New homes are inspected by local authorities to comply with local building requlations. As Mike says, give them a call.
The National Electrical Code (NEC) are standardized guidelines for electrical construction created by the National Fire Protection Association (NFPA). The NEC are guidelines, not laws. The NEC is adopted into law by states and local jurisdictions.
Different states adopt different versions of NEC guidelines as shown by NFPA NEC Enforcement.
The 2017 NEC is the base model code for the 2019 California Electrical Code (CEC) of the California Building Standards Commission (CBSC).

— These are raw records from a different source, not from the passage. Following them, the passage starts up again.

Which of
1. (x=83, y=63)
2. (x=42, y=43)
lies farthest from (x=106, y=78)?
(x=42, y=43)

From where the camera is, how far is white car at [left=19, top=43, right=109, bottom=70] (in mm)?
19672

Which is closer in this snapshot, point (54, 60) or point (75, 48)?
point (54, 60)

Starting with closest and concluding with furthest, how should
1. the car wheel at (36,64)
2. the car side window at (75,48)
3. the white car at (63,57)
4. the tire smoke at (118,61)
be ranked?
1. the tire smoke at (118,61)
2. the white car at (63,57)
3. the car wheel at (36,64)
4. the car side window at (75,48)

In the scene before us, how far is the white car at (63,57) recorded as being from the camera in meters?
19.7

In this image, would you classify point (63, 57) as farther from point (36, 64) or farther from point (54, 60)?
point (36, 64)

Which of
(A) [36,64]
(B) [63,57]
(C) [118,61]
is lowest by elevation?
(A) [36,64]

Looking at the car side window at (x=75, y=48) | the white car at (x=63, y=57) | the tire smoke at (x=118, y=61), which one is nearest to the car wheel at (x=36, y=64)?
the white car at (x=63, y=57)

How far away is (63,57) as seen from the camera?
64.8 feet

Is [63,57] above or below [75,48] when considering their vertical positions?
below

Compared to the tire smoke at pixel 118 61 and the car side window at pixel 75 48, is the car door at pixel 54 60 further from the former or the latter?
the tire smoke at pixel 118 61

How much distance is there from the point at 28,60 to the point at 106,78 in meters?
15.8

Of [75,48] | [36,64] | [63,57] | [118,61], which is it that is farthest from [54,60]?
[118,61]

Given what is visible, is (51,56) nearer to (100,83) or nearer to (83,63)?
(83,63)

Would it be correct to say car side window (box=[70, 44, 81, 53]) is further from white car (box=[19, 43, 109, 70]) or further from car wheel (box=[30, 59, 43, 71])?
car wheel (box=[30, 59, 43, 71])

CBSC adopt statewide ammendments to deal with statewide issues with the NEC.
California Building Standards Commission - Information Bulletin 20-01
Local authorities adopt statewise references with local ammendments to deal with local issues.
From San Jose, California - Code of Ordinances Title 24 - Technical Codes
24.01.233 - Electrical code.
"Electrical code" means the California Electric Code or CEC, 2019 edition, based on 2017 National Electric Code promulgated by the National Fire Protection Association, as amended and set forth in the California Building Standards Code,
24.06.100 - Adoption of technical provisions of CEC.

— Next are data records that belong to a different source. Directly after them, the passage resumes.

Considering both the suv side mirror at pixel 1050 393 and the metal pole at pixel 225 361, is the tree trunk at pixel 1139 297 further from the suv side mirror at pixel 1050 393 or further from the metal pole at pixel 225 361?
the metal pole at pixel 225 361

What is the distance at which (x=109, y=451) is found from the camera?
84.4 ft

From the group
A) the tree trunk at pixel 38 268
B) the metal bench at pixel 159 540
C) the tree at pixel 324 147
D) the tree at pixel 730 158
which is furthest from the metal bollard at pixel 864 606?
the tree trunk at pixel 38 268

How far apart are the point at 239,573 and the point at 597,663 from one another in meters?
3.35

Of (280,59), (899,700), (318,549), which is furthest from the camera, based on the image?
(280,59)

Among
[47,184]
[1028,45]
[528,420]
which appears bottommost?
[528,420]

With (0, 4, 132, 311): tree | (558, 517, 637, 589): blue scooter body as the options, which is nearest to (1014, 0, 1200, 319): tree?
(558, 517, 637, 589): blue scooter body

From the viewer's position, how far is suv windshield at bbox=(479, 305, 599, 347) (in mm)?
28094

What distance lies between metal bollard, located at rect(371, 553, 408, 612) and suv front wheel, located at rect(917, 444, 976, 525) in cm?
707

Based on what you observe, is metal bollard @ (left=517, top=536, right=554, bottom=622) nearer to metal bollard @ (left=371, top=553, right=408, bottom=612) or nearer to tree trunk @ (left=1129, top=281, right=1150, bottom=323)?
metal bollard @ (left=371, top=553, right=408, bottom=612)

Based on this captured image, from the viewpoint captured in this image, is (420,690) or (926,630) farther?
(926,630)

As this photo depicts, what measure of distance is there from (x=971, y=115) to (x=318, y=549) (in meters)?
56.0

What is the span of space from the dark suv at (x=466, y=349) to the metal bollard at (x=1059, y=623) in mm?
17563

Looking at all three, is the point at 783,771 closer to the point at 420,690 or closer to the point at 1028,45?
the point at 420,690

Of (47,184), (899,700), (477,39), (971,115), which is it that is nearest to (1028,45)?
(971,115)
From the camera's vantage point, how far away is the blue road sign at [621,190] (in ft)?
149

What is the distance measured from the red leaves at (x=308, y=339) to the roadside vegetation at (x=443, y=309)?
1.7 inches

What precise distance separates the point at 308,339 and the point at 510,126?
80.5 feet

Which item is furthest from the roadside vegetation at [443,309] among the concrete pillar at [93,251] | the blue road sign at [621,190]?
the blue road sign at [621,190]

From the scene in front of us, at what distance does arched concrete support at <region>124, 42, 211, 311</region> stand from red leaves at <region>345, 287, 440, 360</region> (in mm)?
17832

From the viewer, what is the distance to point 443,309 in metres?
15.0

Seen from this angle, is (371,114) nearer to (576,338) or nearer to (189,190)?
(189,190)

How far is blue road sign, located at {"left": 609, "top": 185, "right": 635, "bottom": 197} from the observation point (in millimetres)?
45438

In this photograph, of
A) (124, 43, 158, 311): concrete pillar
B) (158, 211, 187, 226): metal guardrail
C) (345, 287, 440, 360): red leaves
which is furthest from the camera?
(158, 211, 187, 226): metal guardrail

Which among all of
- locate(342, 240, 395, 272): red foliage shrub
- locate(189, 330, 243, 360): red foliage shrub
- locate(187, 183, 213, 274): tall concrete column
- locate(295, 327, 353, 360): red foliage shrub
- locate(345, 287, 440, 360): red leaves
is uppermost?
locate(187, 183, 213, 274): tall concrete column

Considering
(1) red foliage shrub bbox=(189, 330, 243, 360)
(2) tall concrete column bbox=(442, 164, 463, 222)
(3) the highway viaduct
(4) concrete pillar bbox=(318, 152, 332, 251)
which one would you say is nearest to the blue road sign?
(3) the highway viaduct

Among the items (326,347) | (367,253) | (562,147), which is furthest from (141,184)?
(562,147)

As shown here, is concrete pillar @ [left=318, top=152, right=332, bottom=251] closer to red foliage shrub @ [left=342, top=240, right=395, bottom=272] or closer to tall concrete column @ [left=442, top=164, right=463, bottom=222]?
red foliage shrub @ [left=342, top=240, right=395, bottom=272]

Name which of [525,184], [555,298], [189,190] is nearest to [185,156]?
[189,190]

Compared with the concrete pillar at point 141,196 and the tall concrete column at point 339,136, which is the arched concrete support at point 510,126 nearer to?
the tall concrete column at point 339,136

24.06.110 - Portions of CEC which are not approved, adopted or incorporated by reference.
This is a top-down, bottom-up approach. Standards come from the top, but issues with these standards are found/tweaked at the local level. Local can only change local. Local ammendments will drive state ammendments. Hopefully, incorporated
at some point at the national level. Hence, revisions of NEC.

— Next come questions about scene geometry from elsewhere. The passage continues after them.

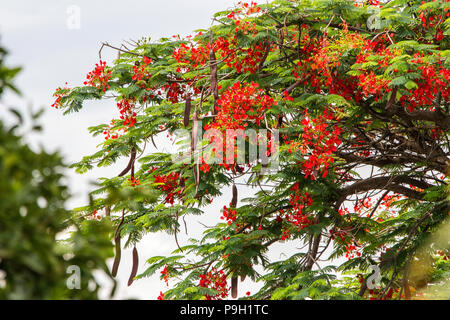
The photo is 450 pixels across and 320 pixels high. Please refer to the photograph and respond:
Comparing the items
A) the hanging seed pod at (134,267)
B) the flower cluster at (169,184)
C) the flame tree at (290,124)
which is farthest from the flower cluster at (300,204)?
the hanging seed pod at (134,267)

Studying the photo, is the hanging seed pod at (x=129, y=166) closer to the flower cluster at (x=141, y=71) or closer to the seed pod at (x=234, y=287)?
the flower cluster at (x=141, y=71)

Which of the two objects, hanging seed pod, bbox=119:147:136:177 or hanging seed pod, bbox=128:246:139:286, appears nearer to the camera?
hanging seed pod, bbox=128:246:139:286

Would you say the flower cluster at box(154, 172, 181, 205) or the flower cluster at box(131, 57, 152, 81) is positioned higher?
the flower cluster at box(131, 57, 152, 81)

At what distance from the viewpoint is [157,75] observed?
27.3 ft

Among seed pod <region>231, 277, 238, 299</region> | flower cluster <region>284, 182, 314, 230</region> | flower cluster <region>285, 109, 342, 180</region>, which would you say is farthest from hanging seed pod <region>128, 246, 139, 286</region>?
flower cluster <region>285, 109, 342, 180</region>

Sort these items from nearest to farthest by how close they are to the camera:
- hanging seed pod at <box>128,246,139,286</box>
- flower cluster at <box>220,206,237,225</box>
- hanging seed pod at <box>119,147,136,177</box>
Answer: hanging seed pod at <box>128,246,139,286</box> → hanging seed pod at <box>119,147,136,177</box> → flower cluster at <box>220,206,237,225</box>

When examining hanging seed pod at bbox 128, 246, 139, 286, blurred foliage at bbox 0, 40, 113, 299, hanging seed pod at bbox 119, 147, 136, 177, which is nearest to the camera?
blurred foliage at bbox 0, 40, 113, 299

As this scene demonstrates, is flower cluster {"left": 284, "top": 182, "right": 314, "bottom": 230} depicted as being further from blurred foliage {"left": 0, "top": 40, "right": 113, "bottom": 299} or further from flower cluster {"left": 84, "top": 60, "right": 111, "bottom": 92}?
blurred foliage {"left": 0, "top": 40, "right": 113, "bottom": 299}

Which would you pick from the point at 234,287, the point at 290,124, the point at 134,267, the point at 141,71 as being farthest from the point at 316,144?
the point at 141,71

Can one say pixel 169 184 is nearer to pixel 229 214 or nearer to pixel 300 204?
pixel 229 214

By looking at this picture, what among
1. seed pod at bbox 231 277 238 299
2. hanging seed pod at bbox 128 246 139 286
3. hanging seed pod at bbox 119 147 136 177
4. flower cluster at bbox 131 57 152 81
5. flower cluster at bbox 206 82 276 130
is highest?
flower cluster at bbox 131 57 152 81

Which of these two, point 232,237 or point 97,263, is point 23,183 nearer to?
point 97,263
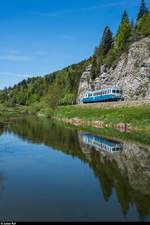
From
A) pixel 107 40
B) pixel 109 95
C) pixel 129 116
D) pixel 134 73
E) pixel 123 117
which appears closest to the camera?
pixel 129 116

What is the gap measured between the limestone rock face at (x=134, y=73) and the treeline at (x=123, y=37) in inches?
149

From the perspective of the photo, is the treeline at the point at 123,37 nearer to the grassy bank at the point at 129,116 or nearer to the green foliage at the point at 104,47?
the green foliage at the point at 104,47

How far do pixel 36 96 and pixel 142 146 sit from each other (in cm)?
16930

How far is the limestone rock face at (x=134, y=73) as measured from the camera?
4758cm

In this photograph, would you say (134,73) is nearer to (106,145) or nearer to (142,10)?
(106,145)

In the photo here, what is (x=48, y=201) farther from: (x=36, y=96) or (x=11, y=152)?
(x=36, y=96)

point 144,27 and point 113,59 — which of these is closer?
point 144,27

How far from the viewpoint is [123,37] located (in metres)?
63.9

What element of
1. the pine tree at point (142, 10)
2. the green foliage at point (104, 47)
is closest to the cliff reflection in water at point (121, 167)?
the green foliage at point (104, 47)

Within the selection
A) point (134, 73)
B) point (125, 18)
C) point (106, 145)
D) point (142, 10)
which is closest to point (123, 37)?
point (125, 18)

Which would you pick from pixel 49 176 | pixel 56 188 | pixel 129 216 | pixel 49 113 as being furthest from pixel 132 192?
pixel 49 113

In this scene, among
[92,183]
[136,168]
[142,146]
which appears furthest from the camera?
[142,146]

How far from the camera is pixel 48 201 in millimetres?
9266

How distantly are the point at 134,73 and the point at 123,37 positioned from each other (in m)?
19.7
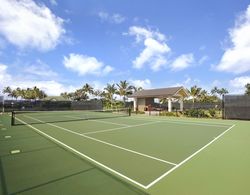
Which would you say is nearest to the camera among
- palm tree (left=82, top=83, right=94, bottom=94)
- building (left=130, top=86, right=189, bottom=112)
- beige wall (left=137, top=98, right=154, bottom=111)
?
building (left=130, top=86, right=189, bottom=112)

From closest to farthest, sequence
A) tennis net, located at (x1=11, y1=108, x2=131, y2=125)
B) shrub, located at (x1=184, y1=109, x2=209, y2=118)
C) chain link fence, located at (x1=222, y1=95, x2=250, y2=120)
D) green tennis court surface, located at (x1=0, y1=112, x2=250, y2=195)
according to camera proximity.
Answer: green tennis court surface, located at (x1=0, y1=112, x2=250, y2=195) < tennis net, located at (x1=11, y1=108, x2=131, y2=125) < chain link fence, located at (x1=222, y1=95, x2=250, y2=120) < shrub, located at (x1=184, y1=109, x2=209, y2=118)

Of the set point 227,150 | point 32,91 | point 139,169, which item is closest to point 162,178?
point 139,169

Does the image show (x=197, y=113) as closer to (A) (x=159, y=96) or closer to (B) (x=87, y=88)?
(A) (x=159, y=96)

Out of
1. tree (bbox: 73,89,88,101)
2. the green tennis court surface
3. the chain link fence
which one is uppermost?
tree (bbox: 73,89,88,101)

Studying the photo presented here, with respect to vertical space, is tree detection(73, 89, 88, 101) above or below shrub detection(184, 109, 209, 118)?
above

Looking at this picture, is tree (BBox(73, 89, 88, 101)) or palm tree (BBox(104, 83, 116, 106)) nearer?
palm tree (BBox(104, 83, 116, 106))

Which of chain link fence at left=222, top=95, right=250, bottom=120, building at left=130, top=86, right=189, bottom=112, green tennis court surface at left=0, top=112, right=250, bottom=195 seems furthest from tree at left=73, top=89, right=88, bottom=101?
green tennis court surface at left=0, top=112, right=250, bottom=195

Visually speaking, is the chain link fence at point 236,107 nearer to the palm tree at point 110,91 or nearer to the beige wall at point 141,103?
the beige wall at point 141,103

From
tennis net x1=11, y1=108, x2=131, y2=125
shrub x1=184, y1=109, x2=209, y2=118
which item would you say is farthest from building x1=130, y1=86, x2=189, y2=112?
tennis net x1=11, y1=108, x2=131, y2=125

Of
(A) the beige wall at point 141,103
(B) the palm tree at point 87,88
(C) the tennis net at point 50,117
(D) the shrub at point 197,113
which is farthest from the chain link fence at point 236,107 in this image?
(B) the palm tree at point 87,88

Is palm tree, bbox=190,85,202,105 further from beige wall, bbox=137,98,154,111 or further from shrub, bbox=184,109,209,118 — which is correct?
shrub, bbox=184,109,209,118

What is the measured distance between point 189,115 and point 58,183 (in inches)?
855

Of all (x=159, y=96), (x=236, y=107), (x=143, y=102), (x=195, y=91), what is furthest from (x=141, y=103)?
(x=195, y=91)

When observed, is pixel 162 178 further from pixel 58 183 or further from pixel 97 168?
pixel 58 183
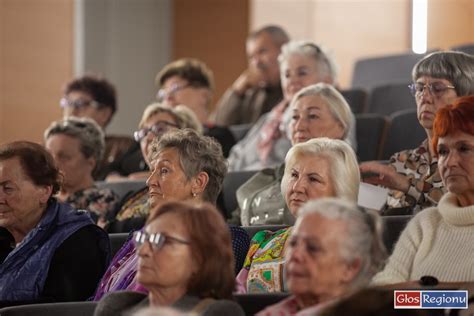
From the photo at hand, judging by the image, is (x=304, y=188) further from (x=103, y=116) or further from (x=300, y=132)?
(x=103, y=116)

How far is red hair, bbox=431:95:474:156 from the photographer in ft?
9.09

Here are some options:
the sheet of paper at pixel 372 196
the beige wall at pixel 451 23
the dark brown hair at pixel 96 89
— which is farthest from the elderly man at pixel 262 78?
the sheet of paper at pixel 372 196

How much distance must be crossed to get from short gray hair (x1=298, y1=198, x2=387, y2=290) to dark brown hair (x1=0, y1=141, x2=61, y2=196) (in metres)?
1.40

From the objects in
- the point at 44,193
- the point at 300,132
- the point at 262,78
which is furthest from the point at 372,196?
the point at 262,78

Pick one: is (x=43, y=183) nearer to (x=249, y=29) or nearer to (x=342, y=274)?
(x=342, y=274)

The use of all and some in the OP's question, implies there are some GFCI's in the home. The code does not require all GFCI protected outlets to be GFCI's. One GFCI can protect multiple downstream outlets.
Test these GFCI outlets and see if other outlets are powered. Plug a light into a non-GFCI outlet and press Test on GFCI. If lamp goes out, then it is powered by GFCI. Press Reset to reset GFCI.